Quand je regarde autour de moi, j'ai l'impression que plus de personnes de tous âges font des déplacements à vélo que jamais et qu'un plus grand nombre de cyclistes continuent de pédaler jusqu'à l'automne. Mais il s’agit probablement d’une vision légèrement biaisée, vue à travers les lunettes teintées de quelqu’un désormais plongé dans le cyclisme.

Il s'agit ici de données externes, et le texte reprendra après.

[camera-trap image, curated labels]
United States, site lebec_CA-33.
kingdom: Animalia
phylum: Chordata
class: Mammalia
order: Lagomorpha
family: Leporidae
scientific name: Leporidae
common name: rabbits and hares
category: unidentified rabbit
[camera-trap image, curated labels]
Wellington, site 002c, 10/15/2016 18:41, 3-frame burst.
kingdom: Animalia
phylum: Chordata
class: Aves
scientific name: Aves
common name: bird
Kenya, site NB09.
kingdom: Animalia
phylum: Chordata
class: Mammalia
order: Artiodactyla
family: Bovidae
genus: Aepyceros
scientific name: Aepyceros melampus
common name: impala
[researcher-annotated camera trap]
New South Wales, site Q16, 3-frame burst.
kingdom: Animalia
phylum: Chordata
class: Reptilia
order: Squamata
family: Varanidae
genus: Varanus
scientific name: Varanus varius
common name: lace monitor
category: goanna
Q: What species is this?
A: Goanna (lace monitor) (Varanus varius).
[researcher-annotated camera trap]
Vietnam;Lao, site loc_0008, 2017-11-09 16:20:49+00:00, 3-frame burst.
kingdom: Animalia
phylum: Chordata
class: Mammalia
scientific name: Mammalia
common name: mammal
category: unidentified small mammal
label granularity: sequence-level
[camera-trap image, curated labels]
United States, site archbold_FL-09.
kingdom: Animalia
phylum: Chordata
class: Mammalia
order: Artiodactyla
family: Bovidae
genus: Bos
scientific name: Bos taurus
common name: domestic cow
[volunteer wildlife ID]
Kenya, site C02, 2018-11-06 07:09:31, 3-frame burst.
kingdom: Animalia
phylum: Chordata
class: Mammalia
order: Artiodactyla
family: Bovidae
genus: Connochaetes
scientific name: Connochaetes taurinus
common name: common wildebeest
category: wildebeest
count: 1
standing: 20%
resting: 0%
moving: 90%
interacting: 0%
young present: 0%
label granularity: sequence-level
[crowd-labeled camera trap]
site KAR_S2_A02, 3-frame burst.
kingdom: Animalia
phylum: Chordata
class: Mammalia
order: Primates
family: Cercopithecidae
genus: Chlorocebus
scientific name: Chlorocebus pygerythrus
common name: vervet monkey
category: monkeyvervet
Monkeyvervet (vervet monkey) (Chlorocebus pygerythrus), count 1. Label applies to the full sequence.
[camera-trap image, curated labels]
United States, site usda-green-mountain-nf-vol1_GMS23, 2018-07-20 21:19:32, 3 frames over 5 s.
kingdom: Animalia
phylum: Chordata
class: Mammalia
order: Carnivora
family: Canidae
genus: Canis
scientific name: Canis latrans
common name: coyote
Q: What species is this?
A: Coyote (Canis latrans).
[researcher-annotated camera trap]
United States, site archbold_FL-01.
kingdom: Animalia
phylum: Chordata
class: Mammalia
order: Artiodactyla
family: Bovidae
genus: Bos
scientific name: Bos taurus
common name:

En fait, une nouvelle étude d'Age UK vient de dresser un tableau beaucoup moins positif, révélant que des millions de personnes dans la cinquantaine et la soixantaine sont nerveuses à l'idée de se lancer dans des sports comme le cyclisme, et se sentent particulièrement anxieuses à l'idée de rejoindre un club, très souvent en raison d'expériences négatives ou traumatisantes qu'elles ont vécues des décennies plus tôt, pendant les cours d'éducation physique. Cela peut sembler un peu tiré par les cheveux, mais pour quelqu’un de mon cru, cela semble malheureusement trop plausible.
Je suis allé à l'école dans les années 1980, ce qui signifie plusieurs choses : j'ai fait plus de tours de soleil que Paul Seixas n'a pris de dîners chauds, et mon expérience de l'éducation physique dans le système public était très différente de celle vécue par mes enfants. J'espère en tout cas.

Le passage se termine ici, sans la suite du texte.